WRITTEN EXERCISE A – List every line of the entries below that contains the string "golf", matching case exactly.

--- begin SELECTED EXTRACT ---

Your missing a trick here - there is a fork of nginx done by Ezra that  
includes a fair load balencer.

Google for it and you'll find the link as I don't have it handy - this  
version would remove the need for your intermediate proxy.

Cheers, Tim

Sent from my iPhone

On 20 Nov 2009, at 06:59, monty chen <montyc...@qq.com> wrote:

> Hi,David Pollk!
>
> Nginx only comes with a round-robin balancer and a hash-based
> balancer, so if a request takes a while to load, Nginx will start
> routing requests to backends that are already processing requests --  
> as
> a result, some backends will be queueing up requests while some
> backends will remain idle. You will get an uneven load distribution,
> and the unevenness will increase with the amount of load subject to
> the load-balancer.
>
> Haproxy as a LB can:
> 1: Plenty of load-balancing algorithms, including a "least
> connections" strategy that picks the backend with the fewest pending
> connections. Which happens to be just what we want.

--- end SELECTED EXTRACT ---
--- begin RECORD LIST ---

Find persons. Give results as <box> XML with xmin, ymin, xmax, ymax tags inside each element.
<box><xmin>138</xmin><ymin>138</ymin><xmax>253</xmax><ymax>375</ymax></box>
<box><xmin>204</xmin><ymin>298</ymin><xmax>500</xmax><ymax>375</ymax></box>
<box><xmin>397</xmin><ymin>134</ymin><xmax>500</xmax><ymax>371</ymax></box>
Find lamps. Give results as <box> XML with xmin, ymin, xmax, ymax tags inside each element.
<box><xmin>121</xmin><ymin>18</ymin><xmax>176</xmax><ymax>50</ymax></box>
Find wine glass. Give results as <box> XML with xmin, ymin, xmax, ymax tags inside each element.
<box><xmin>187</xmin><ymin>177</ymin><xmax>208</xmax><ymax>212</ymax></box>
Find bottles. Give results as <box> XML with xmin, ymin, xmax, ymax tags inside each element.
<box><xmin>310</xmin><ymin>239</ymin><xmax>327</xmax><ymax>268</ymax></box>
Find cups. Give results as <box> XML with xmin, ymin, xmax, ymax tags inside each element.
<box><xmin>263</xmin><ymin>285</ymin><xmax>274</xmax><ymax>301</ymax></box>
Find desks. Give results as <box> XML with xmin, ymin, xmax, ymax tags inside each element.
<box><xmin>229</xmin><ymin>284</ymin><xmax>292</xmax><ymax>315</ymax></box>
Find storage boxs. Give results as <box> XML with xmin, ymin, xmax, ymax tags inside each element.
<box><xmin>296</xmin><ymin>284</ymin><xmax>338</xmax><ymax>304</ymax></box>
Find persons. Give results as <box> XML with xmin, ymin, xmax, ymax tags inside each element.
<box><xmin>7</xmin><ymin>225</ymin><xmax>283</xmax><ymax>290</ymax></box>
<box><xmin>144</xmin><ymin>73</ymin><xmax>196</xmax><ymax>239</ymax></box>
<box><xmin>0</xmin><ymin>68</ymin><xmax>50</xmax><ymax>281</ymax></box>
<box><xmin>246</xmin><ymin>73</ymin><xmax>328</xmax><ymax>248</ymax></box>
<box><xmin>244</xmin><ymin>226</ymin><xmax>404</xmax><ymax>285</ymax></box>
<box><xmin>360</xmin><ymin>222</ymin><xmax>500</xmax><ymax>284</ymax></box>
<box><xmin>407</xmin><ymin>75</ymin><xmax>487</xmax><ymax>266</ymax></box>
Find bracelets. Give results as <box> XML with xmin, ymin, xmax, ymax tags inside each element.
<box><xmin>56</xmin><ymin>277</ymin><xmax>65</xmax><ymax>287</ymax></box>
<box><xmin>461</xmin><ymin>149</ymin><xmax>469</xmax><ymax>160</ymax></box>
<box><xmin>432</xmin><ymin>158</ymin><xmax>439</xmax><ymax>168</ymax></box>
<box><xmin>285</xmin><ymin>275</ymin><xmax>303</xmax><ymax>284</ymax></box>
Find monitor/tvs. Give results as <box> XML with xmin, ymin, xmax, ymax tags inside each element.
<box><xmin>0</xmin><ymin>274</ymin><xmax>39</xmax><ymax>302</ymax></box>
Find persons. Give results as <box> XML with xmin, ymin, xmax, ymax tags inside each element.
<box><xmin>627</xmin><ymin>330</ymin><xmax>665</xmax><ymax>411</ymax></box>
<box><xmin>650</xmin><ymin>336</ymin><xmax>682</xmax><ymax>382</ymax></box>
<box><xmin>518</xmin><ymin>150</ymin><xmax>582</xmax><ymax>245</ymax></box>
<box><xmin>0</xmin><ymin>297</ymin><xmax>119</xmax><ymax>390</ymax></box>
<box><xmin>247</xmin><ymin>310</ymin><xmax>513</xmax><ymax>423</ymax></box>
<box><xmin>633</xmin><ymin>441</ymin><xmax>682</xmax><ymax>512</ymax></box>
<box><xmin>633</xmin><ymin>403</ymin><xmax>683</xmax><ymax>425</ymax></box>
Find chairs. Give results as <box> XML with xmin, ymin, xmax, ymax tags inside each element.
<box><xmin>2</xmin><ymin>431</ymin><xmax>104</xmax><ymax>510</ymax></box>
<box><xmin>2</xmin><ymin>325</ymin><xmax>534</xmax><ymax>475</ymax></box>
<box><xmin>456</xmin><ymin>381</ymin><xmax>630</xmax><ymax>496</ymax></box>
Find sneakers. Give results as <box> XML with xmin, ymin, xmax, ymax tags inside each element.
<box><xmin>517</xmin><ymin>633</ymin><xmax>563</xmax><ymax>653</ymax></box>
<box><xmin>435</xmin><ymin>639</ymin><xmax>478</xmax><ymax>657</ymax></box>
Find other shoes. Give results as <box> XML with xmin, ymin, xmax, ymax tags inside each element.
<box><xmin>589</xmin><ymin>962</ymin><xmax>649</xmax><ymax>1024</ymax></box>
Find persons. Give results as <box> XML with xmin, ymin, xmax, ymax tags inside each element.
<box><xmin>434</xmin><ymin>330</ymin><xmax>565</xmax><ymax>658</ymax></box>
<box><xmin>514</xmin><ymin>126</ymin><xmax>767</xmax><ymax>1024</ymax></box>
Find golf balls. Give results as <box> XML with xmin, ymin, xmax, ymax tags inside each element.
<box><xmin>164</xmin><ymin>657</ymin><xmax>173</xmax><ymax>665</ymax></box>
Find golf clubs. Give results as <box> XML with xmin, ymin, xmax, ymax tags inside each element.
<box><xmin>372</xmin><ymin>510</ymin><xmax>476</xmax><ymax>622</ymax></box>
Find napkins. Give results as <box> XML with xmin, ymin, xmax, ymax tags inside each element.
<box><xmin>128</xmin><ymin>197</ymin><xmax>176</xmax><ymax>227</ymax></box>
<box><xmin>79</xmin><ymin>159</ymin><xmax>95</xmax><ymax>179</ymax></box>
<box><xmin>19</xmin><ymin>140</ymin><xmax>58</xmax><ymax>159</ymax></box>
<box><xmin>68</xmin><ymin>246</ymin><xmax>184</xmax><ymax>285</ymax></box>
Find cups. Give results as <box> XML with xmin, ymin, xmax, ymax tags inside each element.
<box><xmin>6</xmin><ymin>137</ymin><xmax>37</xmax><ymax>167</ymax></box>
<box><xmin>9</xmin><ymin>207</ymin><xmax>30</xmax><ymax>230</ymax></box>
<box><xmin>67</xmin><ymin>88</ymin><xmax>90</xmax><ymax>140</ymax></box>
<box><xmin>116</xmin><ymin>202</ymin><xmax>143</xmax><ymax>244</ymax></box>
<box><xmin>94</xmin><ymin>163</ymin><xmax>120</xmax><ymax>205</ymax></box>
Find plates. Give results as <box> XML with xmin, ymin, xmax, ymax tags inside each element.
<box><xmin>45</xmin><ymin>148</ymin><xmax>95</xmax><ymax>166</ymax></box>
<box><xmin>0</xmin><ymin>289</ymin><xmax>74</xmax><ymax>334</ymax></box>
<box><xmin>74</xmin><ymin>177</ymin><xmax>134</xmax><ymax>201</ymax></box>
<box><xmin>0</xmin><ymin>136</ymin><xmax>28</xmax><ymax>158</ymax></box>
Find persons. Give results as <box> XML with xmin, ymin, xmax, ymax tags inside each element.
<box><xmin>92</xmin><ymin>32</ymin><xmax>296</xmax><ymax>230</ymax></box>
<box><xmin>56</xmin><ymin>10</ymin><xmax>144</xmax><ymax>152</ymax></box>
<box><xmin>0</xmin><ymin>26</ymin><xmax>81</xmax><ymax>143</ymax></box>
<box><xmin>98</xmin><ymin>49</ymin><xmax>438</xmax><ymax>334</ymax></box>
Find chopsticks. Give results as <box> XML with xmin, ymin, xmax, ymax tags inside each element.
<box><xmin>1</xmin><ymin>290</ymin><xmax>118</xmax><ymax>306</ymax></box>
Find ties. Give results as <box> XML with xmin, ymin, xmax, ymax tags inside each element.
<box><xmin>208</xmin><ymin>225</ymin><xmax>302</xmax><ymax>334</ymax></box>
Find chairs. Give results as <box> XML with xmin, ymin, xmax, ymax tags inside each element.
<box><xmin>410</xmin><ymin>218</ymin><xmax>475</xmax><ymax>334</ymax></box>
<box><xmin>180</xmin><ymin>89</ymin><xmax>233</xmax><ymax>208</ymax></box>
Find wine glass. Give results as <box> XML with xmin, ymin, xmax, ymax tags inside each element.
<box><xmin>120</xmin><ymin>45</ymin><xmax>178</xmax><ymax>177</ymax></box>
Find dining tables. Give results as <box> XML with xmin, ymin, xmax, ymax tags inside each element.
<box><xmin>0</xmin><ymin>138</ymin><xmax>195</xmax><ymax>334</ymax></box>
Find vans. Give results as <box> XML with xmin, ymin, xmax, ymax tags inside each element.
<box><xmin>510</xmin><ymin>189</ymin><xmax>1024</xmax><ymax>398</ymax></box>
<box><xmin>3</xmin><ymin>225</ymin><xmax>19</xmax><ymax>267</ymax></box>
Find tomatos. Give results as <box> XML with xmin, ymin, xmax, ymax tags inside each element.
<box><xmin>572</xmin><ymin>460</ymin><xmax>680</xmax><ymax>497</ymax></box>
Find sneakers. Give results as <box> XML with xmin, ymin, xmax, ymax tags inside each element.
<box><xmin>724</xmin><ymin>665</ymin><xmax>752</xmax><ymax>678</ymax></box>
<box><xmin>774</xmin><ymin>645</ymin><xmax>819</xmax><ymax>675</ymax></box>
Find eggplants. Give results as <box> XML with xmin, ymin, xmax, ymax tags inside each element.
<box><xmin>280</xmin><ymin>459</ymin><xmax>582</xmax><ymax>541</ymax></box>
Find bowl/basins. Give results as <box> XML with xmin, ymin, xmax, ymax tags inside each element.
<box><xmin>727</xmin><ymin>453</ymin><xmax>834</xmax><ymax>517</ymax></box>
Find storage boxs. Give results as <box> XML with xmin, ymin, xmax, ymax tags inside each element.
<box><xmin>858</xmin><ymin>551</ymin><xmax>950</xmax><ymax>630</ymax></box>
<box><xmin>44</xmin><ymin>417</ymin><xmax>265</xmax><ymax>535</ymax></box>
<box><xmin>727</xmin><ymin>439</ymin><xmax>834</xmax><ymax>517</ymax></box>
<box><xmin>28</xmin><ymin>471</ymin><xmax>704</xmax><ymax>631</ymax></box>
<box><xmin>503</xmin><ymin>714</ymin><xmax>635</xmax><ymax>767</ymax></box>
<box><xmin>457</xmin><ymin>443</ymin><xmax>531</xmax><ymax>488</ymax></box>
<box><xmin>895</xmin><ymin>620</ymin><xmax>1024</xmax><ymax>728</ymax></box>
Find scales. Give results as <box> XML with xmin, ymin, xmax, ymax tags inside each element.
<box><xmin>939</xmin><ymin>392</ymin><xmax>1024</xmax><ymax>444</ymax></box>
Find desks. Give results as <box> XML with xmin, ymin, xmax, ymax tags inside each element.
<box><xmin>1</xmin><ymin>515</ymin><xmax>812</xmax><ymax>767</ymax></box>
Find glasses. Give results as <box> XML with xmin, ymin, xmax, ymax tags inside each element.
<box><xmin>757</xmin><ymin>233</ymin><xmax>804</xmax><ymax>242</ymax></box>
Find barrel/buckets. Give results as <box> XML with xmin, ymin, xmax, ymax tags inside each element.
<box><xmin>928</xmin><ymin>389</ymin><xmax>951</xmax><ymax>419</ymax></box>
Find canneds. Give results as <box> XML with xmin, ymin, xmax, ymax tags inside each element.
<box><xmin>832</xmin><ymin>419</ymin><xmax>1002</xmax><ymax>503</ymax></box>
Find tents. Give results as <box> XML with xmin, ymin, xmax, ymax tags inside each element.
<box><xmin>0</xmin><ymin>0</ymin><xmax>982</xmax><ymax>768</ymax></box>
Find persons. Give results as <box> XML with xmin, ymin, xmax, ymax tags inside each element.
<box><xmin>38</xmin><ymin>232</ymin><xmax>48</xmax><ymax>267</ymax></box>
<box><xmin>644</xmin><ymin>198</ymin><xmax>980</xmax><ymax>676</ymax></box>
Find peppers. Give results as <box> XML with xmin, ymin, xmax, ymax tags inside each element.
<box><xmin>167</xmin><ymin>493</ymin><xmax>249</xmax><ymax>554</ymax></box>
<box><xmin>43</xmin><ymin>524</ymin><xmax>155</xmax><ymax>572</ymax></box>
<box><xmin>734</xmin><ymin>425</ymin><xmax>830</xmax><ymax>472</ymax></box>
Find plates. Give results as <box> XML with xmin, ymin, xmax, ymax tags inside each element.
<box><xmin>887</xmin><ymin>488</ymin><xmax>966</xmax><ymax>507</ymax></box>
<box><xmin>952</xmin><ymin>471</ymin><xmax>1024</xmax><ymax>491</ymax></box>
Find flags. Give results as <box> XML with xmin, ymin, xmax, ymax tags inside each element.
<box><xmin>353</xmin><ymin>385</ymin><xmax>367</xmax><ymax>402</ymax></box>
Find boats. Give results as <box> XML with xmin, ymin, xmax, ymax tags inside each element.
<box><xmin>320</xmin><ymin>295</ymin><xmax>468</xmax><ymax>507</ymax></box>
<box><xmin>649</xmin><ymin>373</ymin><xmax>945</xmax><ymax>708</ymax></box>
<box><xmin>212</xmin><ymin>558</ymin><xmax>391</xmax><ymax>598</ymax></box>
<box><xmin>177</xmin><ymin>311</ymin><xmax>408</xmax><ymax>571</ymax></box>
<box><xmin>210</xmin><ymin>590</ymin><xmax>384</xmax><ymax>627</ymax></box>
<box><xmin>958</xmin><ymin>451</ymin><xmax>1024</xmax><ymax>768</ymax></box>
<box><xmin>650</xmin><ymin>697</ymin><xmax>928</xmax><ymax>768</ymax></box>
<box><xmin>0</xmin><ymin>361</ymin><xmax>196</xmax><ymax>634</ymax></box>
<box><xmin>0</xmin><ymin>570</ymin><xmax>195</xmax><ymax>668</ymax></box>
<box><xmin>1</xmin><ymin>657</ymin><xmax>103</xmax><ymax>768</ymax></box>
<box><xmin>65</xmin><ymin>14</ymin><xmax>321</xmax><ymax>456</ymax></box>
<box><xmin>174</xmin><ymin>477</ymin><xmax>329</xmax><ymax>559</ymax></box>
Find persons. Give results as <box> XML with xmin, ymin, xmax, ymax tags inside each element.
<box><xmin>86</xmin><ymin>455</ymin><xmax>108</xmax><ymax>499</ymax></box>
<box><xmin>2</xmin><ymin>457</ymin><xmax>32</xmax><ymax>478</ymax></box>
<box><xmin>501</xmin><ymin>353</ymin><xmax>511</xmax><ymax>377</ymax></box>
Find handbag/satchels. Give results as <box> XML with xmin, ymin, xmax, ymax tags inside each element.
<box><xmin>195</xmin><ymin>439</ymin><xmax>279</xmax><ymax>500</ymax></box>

--- end RECORD LIST ---

WRITTEN EXERCISE B – In the email on nginx load balancing above, which two balancers is Nginx said to come with?

RESULT A –
Find golf balls. Give results as <box> XML with xmin, ymin, xmax, ymax tags inside each element.
Find golf clubs. Give results as <box> XML with xmin, ymin, xmax, ymax tags inside each element.

RESULT B – A round-robin balancer and a hash-based balancer.